When incoming solar radiation becomes absorbed, the aerosols such as soot can both warm the atmosphere and cool the surface, whereas highly scattering type aerosols (e.g. sulfates) can cool the earth’s surface by reflecting more solar insolation and thereby increasing the planetary albedo (Eck, Holben, Slutsker, & Setzer, 1988).
The effects of aerosol optical depth over the Metropolitan Cities of India varies, he said that “sometimes it influences the precipitation and sometimes it obstructs the precipitation”, which means that sometimes it causes rain, sometimes it prevents it. He said that the impacts of AOD over meteoroligical parameters must be studied in further detail since the effects of it over cities are very complex (Gunaseelan, 2014).
A study about the relationship of AOD with Particulate Matter said that there is a significant relationship between the AOD and PM 2.5 over Singapore, they were able to get an r-value of .47 which is a low postive relationship value (Chew, Campbell, Hyer, & Liew, 2016).

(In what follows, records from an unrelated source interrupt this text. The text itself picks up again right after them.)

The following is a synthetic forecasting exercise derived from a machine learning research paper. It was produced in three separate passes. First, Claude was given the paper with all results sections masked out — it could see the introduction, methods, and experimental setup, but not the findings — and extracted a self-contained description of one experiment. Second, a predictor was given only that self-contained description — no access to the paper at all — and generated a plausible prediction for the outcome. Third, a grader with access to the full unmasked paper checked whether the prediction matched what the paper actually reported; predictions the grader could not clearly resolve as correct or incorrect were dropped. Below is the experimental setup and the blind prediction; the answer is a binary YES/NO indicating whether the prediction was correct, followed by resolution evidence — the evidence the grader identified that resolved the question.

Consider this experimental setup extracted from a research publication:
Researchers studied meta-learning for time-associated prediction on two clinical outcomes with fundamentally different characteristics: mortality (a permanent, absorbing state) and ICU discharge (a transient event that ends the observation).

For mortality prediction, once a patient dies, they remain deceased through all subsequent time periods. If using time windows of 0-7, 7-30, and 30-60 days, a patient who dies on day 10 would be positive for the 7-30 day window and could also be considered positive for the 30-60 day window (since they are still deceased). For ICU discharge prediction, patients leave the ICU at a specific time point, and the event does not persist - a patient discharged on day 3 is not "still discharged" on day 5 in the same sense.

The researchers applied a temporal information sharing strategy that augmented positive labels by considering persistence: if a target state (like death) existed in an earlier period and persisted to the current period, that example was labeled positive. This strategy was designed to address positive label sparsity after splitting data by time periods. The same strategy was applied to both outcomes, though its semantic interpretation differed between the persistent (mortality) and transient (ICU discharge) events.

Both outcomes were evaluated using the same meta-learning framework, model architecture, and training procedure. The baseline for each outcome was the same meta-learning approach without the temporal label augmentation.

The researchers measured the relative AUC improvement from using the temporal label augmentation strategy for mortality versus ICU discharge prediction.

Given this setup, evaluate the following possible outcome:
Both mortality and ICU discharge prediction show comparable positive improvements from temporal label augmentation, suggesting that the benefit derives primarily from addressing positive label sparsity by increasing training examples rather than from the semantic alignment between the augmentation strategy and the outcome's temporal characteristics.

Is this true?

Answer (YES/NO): YES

Particulate matter effects in the environment according to an article published at Princeton.edu are being changes in visibility, acid deposition or acid rain which is composed of sulfuric and nitric acid which are corrosive elements, and ozone emitted by the combustion of fossil fuels (Bhattacharjee, Hartlez, Moss, Ryder, & Taylor, 1998).
A study in 2016 talked about the possible impacts of air quality in the Philippines. Air pollution has dire effects on the health of the population from short term effects like coughing and allergies to long term effects like cancer. It also affects the climate and atmospheric conditions for instance, particle pollutants affect climate directly by absorbing sunlight, thus heating the surface atmosphere. Examples of this are soot or black carbon. This particulate matter absorbs the heat coming from the sun and trapping it inside the earth. This in turn would contribute to rise of temperature in the earth’s surface. It also has bad effects on agriculture and water quality, bad air quality could decrease the yield of crops and even kill it, while water quality will worsen when the particulate matter encorporates with the water adding dangerous water contaminants (Palma, 2016).
Roy (2007) studied the temperature dependence of Aerosol Optical Depth on seasonal temperatures in India. He concluded that “The AOD–temperature relationship was predominantly negative, meaning that higher AOD concentrations resulted in lower temperatures for both seasons over northeastern India and the west coast, in the vicinity of Mumbai.”. Also, a study in 2001 by Sheehan and Bowman in Nashville, Tenessee showed that higher temperatures in during the day reduced the aerosol concentrations by 16-24% in the atmosphere, while when it became cooler, the aerosol concentrations increased by 22-34%.
This research determined there is correlation between the sunspots count and the aerosol optical depth. This was done by accessing the data from SILSO and NASA-AERONET. The researcher used the IBM-SPSS Version 23 software to perform the necessary computations to get the correlation value.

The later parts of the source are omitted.